Now a lot of people know David, as he is a prominent member of the Pagan community around here, and he also does incredible work for the community at large. He is a giver and a helper, something we have in common (though his is on a much grander scale). He is also an agent of chaos, so being in the presence of someone who sees me as I am, can relate to it, and makes loving space for me to exist, is one of the many reasons I am grateful for him.


He also knows a lot about my home life, and the struggles that come with it. You can't tell most people that you have stepsons with Reactive Attachment Disorder and hope for them to have even the slightest idea what you're talking about, let alone know the nitty gritty details AND protocols, thanks to their own experiences in life. But David knows all about it, which is a comfort I never knew I needed. It can be a lonely life, having to raise children in a way that looks so very different from the average household. The sideways glances from parents who immediately assume you are too strict or too harsh, meanwhile having no idea that just the other day, you had to stop your son from throwing a metal baseball bat at another child, and you're simply trying to keep their children safe from a similar outburst, is one of the single most isolating feelings on the planet. Being a step parent can feel isolating enough, but not being able to pull up a seat to the "normal parent" table, yet not being a "childless adult" either...gives you a feeling of limbo that's really hard to put into words.


But anyway, back to David. Having a soul who can take the feelings right out of your mind and frame them in a way that makes you feel understood, and simply human, is a gift. To see the struggles, to understand the limited spoons, to know the amount of mental energy it takes to simply get up and go at it another day, is the greatest gift you could give a person in my position, and he gave it so lovingly.


I'm not looking for sympathy. My life choices are my own. But some days, the restlessness still hits me and the desire to flee feels so strong, and to have someone who understands that very human urge (and the ability to suppress the urge and keep fighting) is something I will forever be grateful for.

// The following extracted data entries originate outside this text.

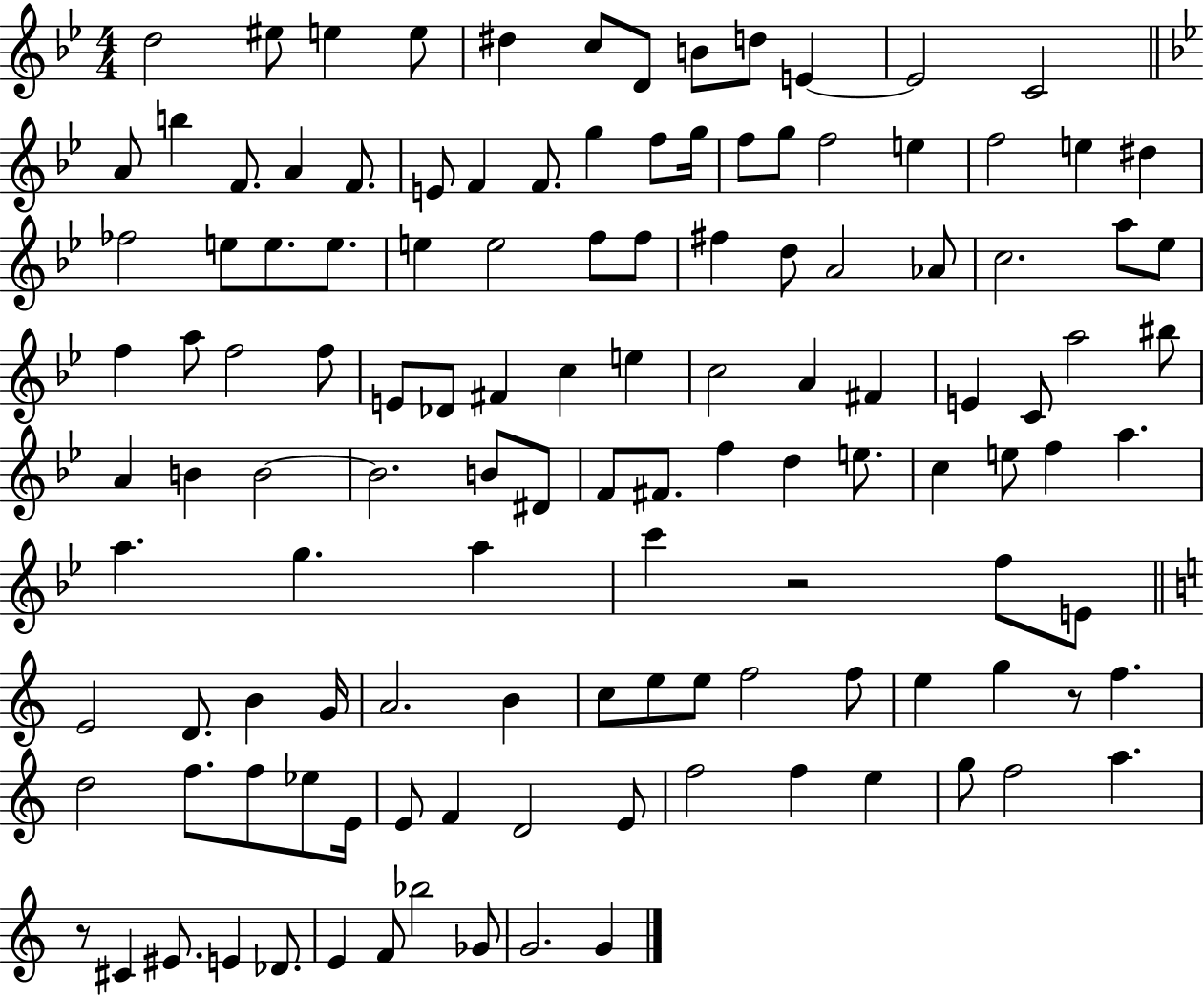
{
  \clef treble
  \numericTimeSignature
  \time 4/4
  \key bes \major
  d''2 eis''8 e''4 e''8 | dis''4 c''8 d'8 b'8 d''8 e'4~~ | e'2 c'2 | \bar "||" \break \key g \minor a'8 b''4 f'8. a'4 f'8. | e'8 f'4 f'8. g''4 f''8 g''16 | f''8 g''8 f''2 e''4 | f''2 e''4 dis''4 | \break fes''2 e''8 e''8. e''8. | e''4 e''2 f''8 f''8 | fis''4 d''8 a'2 aes'8 | c''2. a''8 ees''8 | \break f''4 a''8 f''2 f''8 | e'8 des'8 fis'4 c''4 e''4 | c''2 a'4 fis'4 | e'4 c'8 a''2 bis''8 | \break a'4 b'4 b'2~~ | b'2. b'8 dis'8 | f'8 fis'8. f''4 d''4 e''8. | c''4 e''8 f''4 a''4. | \break a''4. g''4. a''4 | c'''4 r2 f''8 e'8 | \bar "||" \break \key c \major e'2 d'8. b'4 g'16 | a'2. b'4 | c''8 e''8 e''8 f''2 f''8 | e''4 g''4 r8 f''4. | \break d''2 f''8. f''8 ees''8 e'16 | e'8 f'4 d'2 e'8 | f''2 f''4 e''4 | g''8 f''2 a''4. | \break r8 cis'4 eis'8. e'4 des'8. | e'4 f'8 bes''2 ges'8 | g'2. g'4 | \bar "|."
}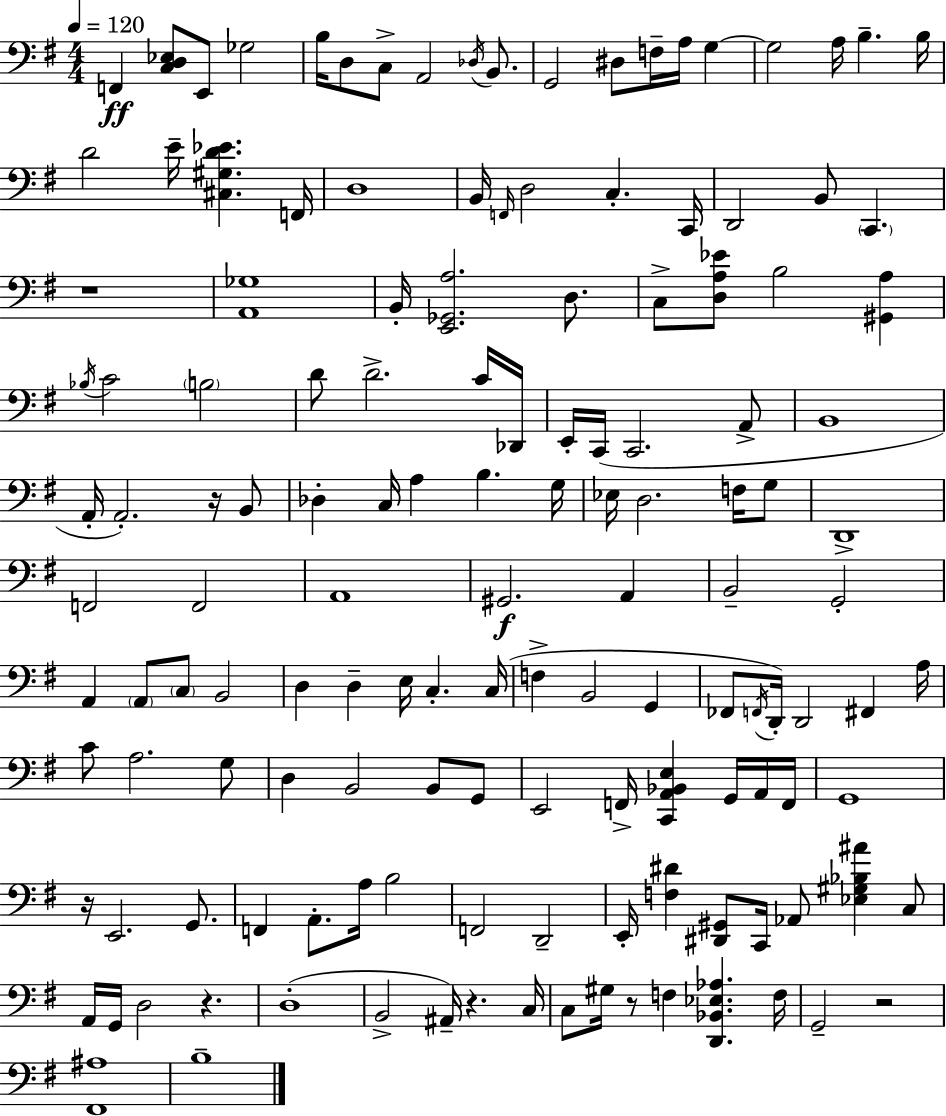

But we press on. We stay the course. We fight the battles and celebrate the victories. We embrace the fact that we are a different type of family, and cry about it when the need strikes. But no matter what may come, just knowing there is someone out there who gets it, as well as someone who understands my need for chaotic impulsivity, is the biggest gift.


Oh, and I found a way cooler red candle than I was expecting.

And a rock or two, obviously.


Find a space where it's okay to be human.